The office of the governor on Monday announced more than $1.7 million will got to three projects in James City and York counties and the city of Williamsburg that will assist local governments and community partners in meeting the needs of Virginia families and small businesses impacted by the ongoing COVID-19 pandemic.
“The Peninsula is among the areas of our Commonwealth hardest hit by the financial impacts of this pandemic, in part because of the tourism-driven economies that they rely on every year,” Gov. Ralph Northam said in a prepared statement. “By directing CDBG funding towards these projects, we will ensure more Virginians can stay in their homes and help businesses can keep their lights on as we weather this public health crisis.”
The federally funded CDBG program has been administered by the Department of Housing and Community Development since 1982.
Virginia receives funding annually to distribute to small cities, towns, and counties, and funding is allocated among local government applicants through an open submission application process using objective scoring criteria developed in consultation with eligible localities, according to the governor’s office.
Large cities and counties receive a direct allocation of CDBG resources from the federal government, so the state-administered funds must focus on smaller and more rural regions of the state. This year, more than $20.4 million has been distributed to communities across Virginia through the CDBG program.
DHCD reallocated existing CDBG funding to assist with COVID-19 response and recovery activities. Funding can be used for:
- Construction or rehab of structures for shelters
- Testing or equipment manufacturing
- Training programs for healthcare workers or service industry jobs transitioning to food or pharmaceutical delivery systems
- Acquisition costs for telework or telemedicine services
- Job creation or business development for manufacturing of COVID-related materials
- Business assistance for job training or re-tooling business services to reopen and adapt in a new environment
- Small business recovery funds for rent and mortgage assistance
- Personal protective equipment, sanitization, dining equipment, and barrier devices to meet social distancing requirements
“Access to this type of grant funding is more important than ever for many of Virginia’s communities right now,” said Secretary of Commerce and Trade Brian Ball. “This realignment of funds is an innovative approach to addressing the needs of many Virginians, and we will continue to move Virginia forward.”
The following projects will receive CDBG funding:
Emergency housing and food assistance for homeless and low- to moderate-income individuals
City of Williamsburg
The city of Williamsburg has partnered with Colonial Williamsburg and a local hotel to provide lodging and isolation space for 50 individuals experiencing homelessness. Additionally, the city will support approximately 75 households with rental assistance and provide approximately 1,200 bags of fresh produce and prepared meals to families.

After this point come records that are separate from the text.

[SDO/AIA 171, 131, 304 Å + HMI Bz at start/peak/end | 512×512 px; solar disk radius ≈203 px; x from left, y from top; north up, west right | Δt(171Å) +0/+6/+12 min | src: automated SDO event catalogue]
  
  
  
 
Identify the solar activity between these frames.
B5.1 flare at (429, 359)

Housing Assistance Program
James City County
This project will provide financial assistance and ongoing housing counseling with support services to eligible individuals, including those that have recently become unemployed during the COVID-19 pandemic. The tourism industry has been heavily impacted by business closures, and James City County has seen a large increase in unemployment, furloughed employees, and a decline in seasonal hires. The funding will target housing and financial stabilization through rent and/or utility payments, as well as ongoing housing and financial counseling for 54 households that have been directly impacted by COVID-19.

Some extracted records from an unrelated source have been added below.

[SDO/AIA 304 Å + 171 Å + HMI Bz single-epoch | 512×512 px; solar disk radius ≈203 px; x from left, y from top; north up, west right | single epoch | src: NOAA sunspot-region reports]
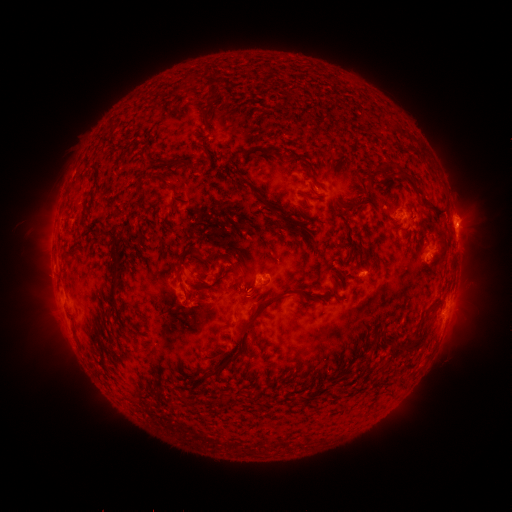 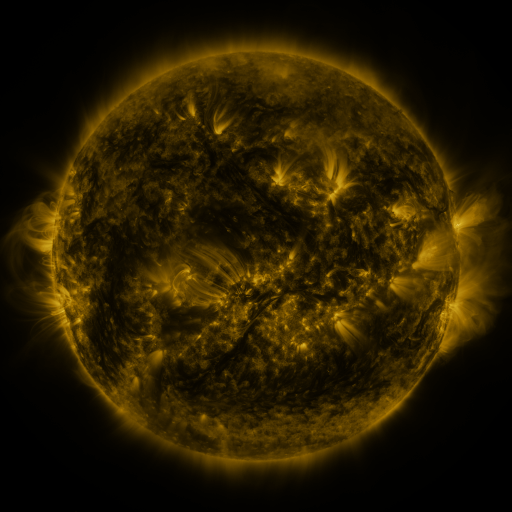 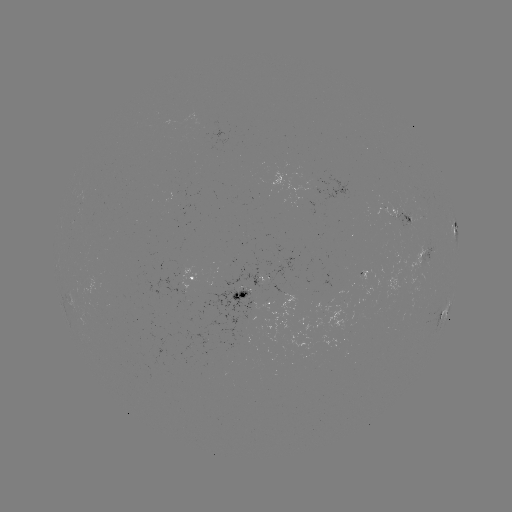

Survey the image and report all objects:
spotted active region: (403, 213)
spotted active region: (455, 228)
spotted active region: (424, 243)
spotted active region: (197, 280)
spotted active region: (259, 293)
spotted active region: (448, 309)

Lower Peninsula Business Assistance Program
York County and the cities of Poquoson and Williamsburg will utilize CDBG funds to assist more than 200 Lower Peninsula businesses with the costs associated with reopening safely, many of which are tourism or retail and have remained closed during the COVID-19 pandemic. York County will be the lead applicant and administer this business recovery grant in partnership with both cities. Businesses can receive up to $5,000 for rent relief and equipment purchases to help businesses re-open safely and in accordance with state procedures. This region is home to many hotels, restaurants, and service and entertainment businesses typically supported by the many tourism attractions that have had their normal operations disrupted by the pandemic.